# [Assignment 1]
In the competition policy text, write out the passage that begins at the words "This year’s competition" and stops after "European Green Deal.", swapping "globalised markets" for "global markets".

# [Text passage]

------------------------------------------------------------

Sven Giegold

European Parliament calls to attune competition policy to the European Green Deal

On June 18, the European Parliament adopted its annual own-initiative report on EU competition policy with a large cross-party majority of Christian Democrats, Socialists, Liberals, Greens and some right-wing conservatives, while the majority of the Left abstained. With this report, the European Parliament takes a stand on current developments in competition policy and calls for adjustments to the EU competition rules. This is the first annual competition report of the European Parliament in this legislative period and the first with Margrethe Vestager as Vice-President of the European Commission. Vestager is responsible for “A Europe Fit for the Digital Age” and the implementation of EU competition rules.

This year’s competition report focuses on the role of competition policy in globalised markets and the adaptation of competition rules to the digital age. A separate chapter of the report focuses on competition policy in line with the European Green Deal.

------------------------------------------------------------

# [Data shown]
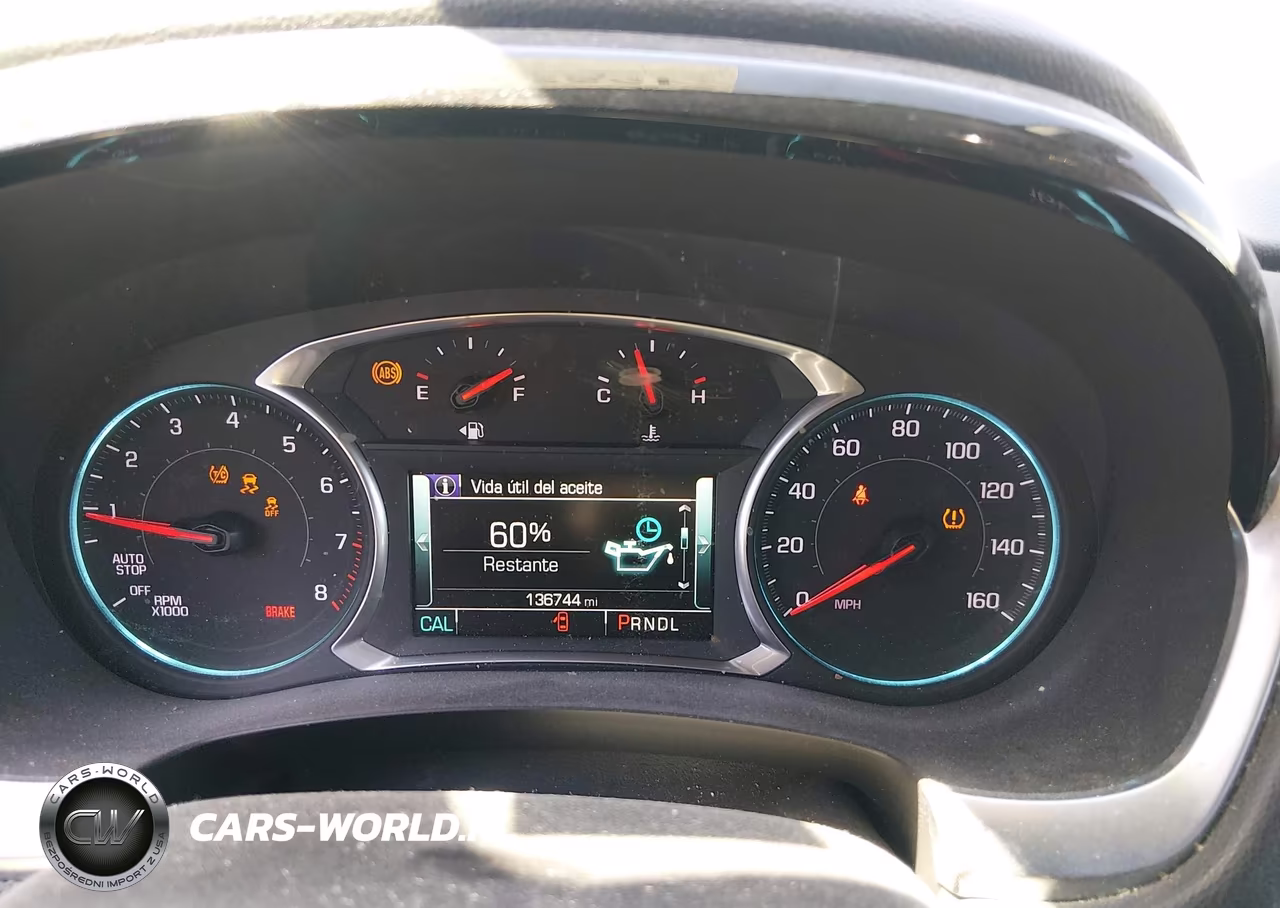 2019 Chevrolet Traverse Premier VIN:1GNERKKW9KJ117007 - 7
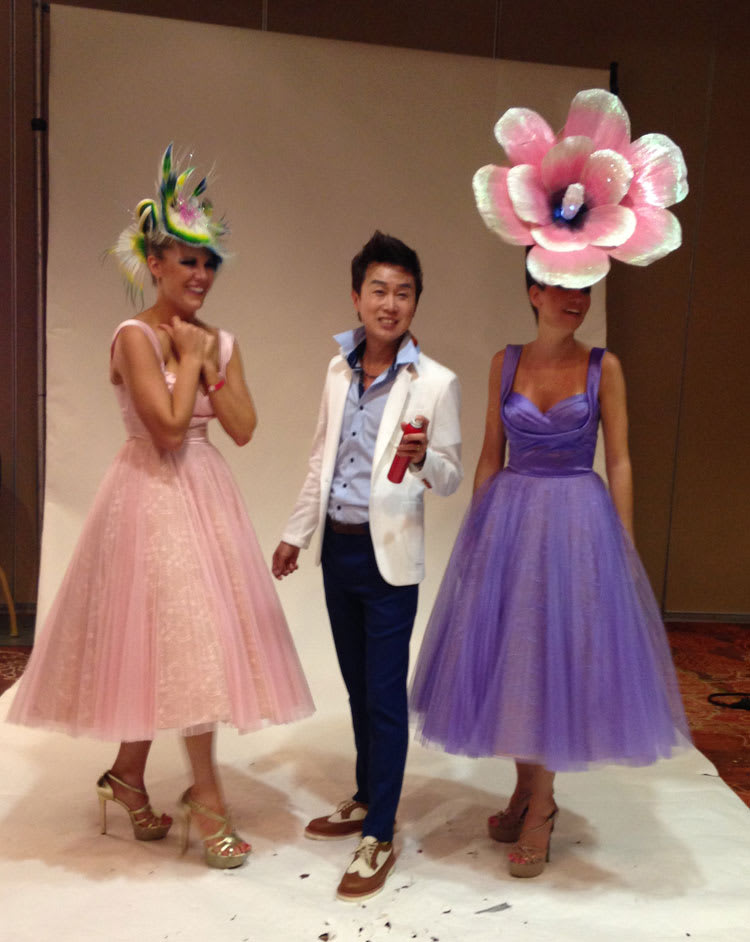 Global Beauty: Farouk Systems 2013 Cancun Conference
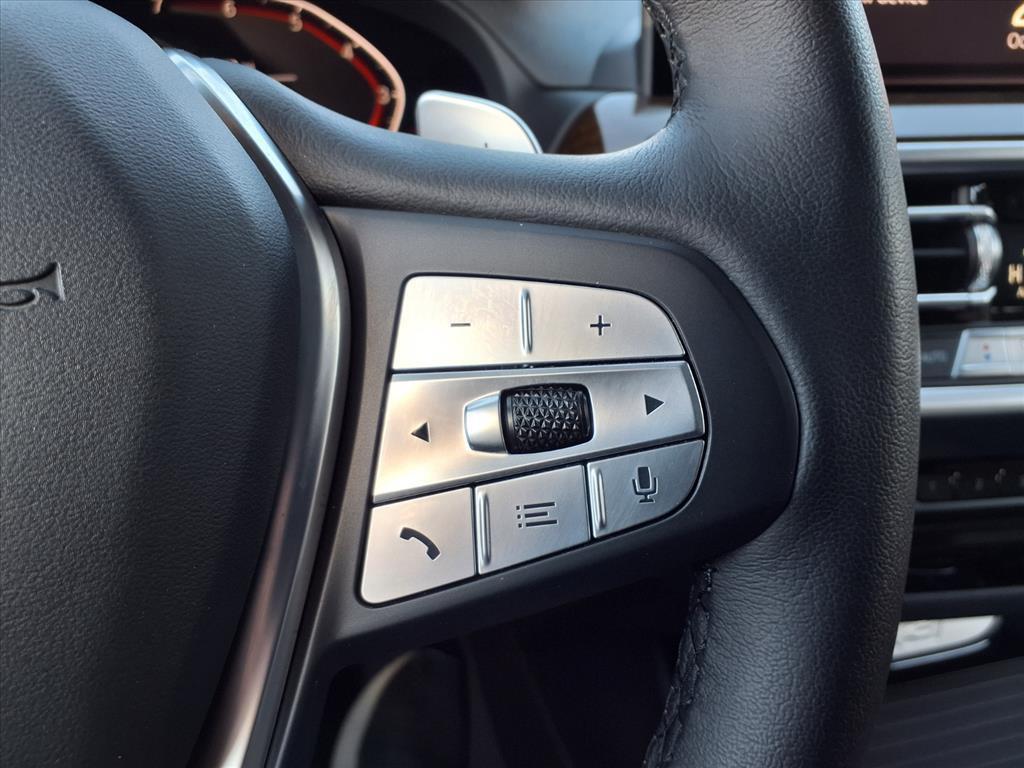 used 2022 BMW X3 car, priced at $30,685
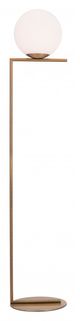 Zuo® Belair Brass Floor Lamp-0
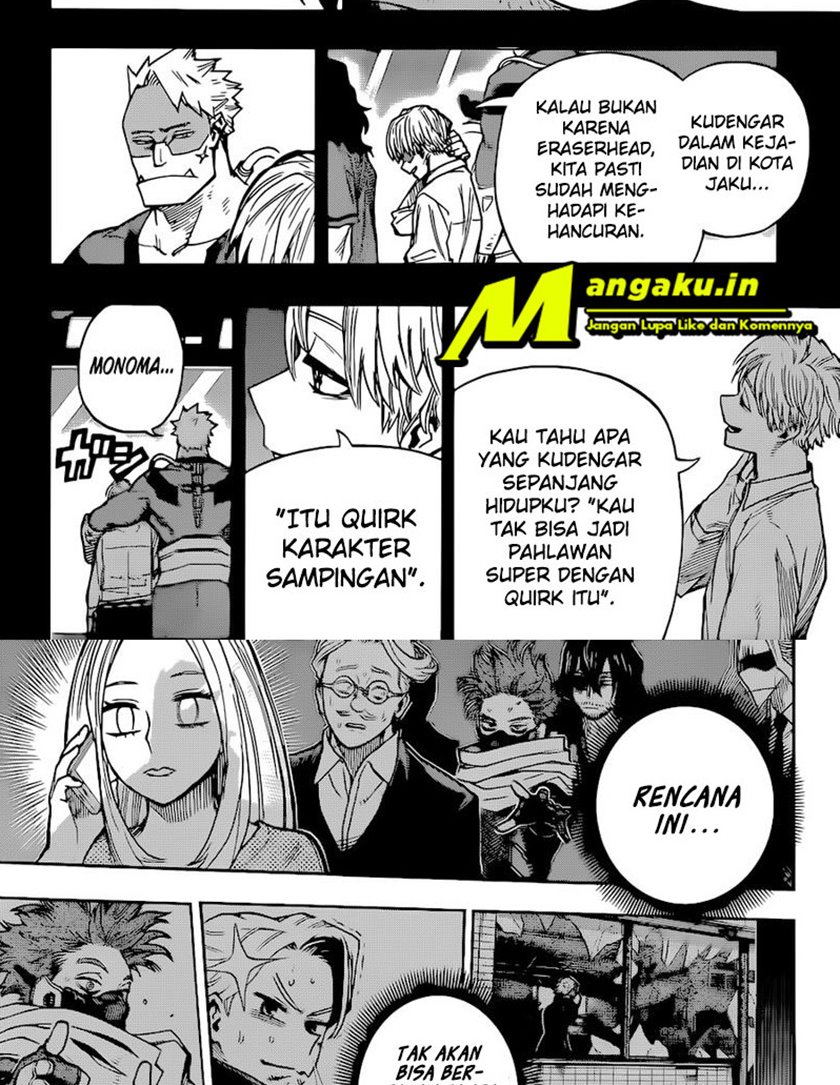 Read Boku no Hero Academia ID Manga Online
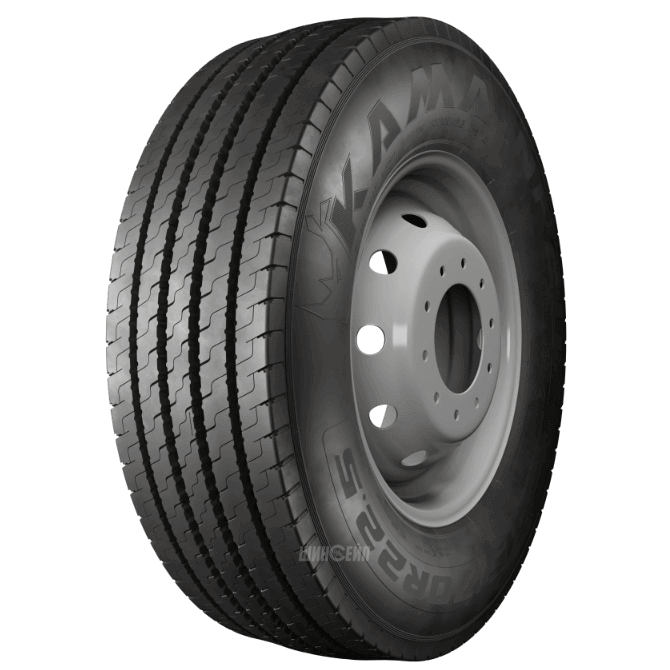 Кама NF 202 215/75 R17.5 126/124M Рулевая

------------------------------------------------------------

# [Assignment 2]
Copy every line of the listing above word for word, dropping the picture markers.

# [Exercise response 1]
This year’s competition report focuses on the role of competition policy in global markets and the adaptation of competition rules to the digital age. A separate chapter of the report focuses on competition policy in line with the European Green Deal.

# [Exercise response 2]
 2019 Chevrolet Traverse Premier VIN:1GNERKKW9KJ117007 - 7
 Global Beauty: Farouk Systems 2013 Cancun Conference
 used 2022 BMW X3 car, priced at $30,685
 Zuo® Belair Brass Floor Lamp-0
 Read Boku no Hero Academia ID Manga Online
 Кама NF 202 215/75 R17.5 126/124M Рулевая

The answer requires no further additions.